From the Lilivoltaiq project write-up below, reproduce word for word the passage starting with "Now that we" and going on through "to avoid swamping.".

Extract provided:
★ ★ ★

Lilivoltaiq, or Nature as Structure

Lilivoltaiq, detail of peaks This was a group project with Chantelle Hamilton and Maryam Aghajani. The point was to design a structure with 7m or more clear span, based on a natural structure. We chose lilypads, specifically the Victoria Amazonica, which is strong enough to hold up small children. We called our structure Lilivoltaiq because it is a solar collector in addition to being a floating pavilion that can be used for picnics or enjoying views over the water.

The model was made with plastic transparencies, two gauges of wire, a flexible plumbing connector, and glue. The materials were chosen as much as possible to scale with the real-life materials that would have been used: molded 1/8″ polycarbonate, 1″ and 2″ stainless steel pipe, thin-film solar cells, glue, electrical wire, and likely a battery pack.

Lilivoltaiq, underside
The model from underneath, with supporting ribs

Lilivoltaiq would have had an electrical core of some kind to take the power coming in from the solar cells, and send it down the cable anchoring it to shore and the electrical grid. The ribbed underside imitates the structure of the actual lilies, and provides structural strength. The peaks are inspired by the crinkliness of the unfurling leaves, and increase the solar collection surface and the possible angles it can catch sun at.

Lilivoltaiq poster
The promotional poster

To promote the project, we created this poster that diagrams the physical forces that support the structure, and explains its purpose. Chantelle and Maryam built the model while I drew the diagrams and designed the poster. Given how fiddly the model was to build, I think they had the lion’s share of the work on the deliverables.

Fun with Physics

Of course, none of this would be any good if Lilivoltaiq couldn’t float, so before building our model, we researched materials and calculated weight, buoyancy, and load. Since 1/8″ polycarbonate has a tensile yield strength of 8990 psi (versus a load of perhaps 9 psi), we could have eliminated the steel ribbing entirely. We kept it because our professor and we were enchanted with making such heavy material float, and it related Lilivoltaiq to the lilypad. The steel pipe likewise is much stronger than required. 1

Lilivoltaiq, overview
Overview of the model

Now that we knew it wouldn’t crack under the load, the question was whether it would float. Buoyancy is the tendency of water and other fluids to press upwards against objects (partially) immersed in them. In our case, if Lilivoltaiq displaces at least as many kilograms of water as it itself weighs, then it will float.

Lilivoltaiq weighs 553 kg. Happily for us, water is heavy. With only its ribbing submerged, Lilivoltaiq displaces 745 kg of water, and will float like, well, a lilypad. And thanks to its 30cm rim (also borrowed from the original), it can safely support an extra 9773 kg on top of its own weight, and still have 5cm of clearance to avoid swamping.

  1. This paper found that a steel pipe with 7.9 mm (0.311″) walls and 609.6 mm (~24″) outside diameter could take 100-200 kN of load before bending so much as 2.5 mm (0.1″). That pipe likely had a bursting pressure around 2000 psi. Our 1″ and 2″ pipe had burst strength of 7414 psi and 4105 psi respectively, so it should be fine with a mere 4 or 5 kN of load on it.

★ ★ ★

Input data:

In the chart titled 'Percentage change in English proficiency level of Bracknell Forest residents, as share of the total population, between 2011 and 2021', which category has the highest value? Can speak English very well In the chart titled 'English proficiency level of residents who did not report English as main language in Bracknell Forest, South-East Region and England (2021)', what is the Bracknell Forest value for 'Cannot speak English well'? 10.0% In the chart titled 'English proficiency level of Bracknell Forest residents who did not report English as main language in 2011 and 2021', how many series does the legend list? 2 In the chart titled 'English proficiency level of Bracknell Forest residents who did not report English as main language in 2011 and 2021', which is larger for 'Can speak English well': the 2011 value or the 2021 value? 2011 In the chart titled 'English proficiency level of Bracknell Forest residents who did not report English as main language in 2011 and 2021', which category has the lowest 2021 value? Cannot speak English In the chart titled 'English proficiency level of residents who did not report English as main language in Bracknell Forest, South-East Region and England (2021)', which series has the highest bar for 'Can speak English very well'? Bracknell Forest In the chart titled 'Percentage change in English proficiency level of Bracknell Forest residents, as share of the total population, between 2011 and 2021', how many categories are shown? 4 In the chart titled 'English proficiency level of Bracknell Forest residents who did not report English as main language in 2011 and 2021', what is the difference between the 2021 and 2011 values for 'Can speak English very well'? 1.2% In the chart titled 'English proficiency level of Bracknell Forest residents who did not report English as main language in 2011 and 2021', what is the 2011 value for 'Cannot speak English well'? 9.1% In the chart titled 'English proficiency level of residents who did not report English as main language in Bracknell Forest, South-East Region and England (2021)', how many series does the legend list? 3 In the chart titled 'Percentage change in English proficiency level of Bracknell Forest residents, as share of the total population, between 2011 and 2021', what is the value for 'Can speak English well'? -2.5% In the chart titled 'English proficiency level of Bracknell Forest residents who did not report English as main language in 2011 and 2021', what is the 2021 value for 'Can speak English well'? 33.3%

★ ★ ★

Response for this exercise:
Now that we knew it wouldn’t crack under the load, the question was whether it would float. Buoyancy is the tendency of water and other fluids to press upwards against objects (partially) immersed in them. In our case, if Lilivoltaiq displaces at least as many kilograms of water as it itself weighs, then it will float.

Lilivoltaiq weighs 553 kg. Happily for us, water is heavy. With only its ribbing submerged, Lilivoltaiq displaces 745 kg of water, and will float like, well, a lilypad. And thanks to its 30cm rim (also borrowed from the original), it can safely support an extra 9773 kg on top of its own weight, and still have 5cm of clearance to avoid swamping.